** BEGIN Source records **
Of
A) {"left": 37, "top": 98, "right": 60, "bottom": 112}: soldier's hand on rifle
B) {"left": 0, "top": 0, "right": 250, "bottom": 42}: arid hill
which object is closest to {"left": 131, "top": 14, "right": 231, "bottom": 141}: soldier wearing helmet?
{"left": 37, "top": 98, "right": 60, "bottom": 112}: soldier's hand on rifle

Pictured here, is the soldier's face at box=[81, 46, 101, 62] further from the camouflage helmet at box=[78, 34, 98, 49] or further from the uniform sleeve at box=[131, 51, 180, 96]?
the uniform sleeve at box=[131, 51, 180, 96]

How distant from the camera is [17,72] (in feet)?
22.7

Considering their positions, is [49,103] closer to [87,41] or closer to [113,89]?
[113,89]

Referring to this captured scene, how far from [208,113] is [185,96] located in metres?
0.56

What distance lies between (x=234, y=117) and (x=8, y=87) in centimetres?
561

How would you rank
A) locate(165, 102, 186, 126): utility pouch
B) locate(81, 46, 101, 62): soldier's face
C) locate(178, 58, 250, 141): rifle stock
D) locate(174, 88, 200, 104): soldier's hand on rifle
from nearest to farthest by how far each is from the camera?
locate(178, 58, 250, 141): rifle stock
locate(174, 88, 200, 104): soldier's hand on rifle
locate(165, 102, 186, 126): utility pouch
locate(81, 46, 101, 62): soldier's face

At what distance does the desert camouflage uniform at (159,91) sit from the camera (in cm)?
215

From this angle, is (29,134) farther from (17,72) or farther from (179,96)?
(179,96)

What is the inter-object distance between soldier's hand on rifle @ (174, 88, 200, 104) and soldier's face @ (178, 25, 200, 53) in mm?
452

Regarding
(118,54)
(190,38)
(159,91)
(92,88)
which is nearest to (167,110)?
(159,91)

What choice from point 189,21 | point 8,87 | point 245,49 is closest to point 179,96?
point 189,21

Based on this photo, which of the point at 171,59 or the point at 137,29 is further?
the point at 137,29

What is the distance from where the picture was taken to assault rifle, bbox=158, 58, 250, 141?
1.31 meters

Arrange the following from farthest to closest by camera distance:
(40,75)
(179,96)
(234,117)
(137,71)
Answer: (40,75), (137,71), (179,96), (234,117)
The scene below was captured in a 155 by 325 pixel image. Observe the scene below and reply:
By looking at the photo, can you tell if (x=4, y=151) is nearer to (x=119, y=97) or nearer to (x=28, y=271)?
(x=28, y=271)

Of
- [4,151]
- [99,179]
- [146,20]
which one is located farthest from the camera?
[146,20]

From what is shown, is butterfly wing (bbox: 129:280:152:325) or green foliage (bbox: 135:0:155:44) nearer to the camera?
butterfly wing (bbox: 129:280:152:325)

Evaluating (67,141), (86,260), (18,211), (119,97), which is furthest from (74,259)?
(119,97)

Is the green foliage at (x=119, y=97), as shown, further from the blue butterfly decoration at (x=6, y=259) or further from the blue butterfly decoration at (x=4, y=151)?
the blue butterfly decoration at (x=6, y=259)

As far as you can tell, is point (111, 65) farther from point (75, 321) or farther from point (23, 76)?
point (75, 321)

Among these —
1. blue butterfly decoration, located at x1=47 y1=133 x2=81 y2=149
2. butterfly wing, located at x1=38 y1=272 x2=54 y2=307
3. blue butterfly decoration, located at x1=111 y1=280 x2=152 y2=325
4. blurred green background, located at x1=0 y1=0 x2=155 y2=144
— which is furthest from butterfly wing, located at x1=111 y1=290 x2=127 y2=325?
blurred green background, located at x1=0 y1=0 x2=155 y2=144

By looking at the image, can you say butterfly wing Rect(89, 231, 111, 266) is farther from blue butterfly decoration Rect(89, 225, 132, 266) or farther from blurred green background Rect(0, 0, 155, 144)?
** END Source records **
**Exercise objective:** Copy the records from the line with "What is the inter-object" to the line with "Answer: (40,75), (137,71), (179,96), (234,117)", keeping every character unchanged and including both of those lines.

**Answer to the problem:**
What is the inter-object distance between soldier's hand on rifle @ (174, 88, 200, 104) and soldier's face @ (178, 25, 200, 53) in mm?
452

Regarding
(118,54)
(190,38)
(159,91)
(92,88)
which is nearest to (167,110)?
(159,91)

What choice from point 189,21 | point 8,87 | point 245,49 is closest to point 179,96?
point 189,21

Based on this photo, which of the point at 171,59 or the point at 137,29 is further?
the point at 137,29

What is the distance from where the picture was taken to assault rifle, bbox=158, 58, 250, 141?
1.31 meters

Arrange the following from farthest to closest by camera distance:
(40,75)
(179,96)
(234,117)
(137,71)
Answer: (40,75), (137,71), (179,96), (234,117)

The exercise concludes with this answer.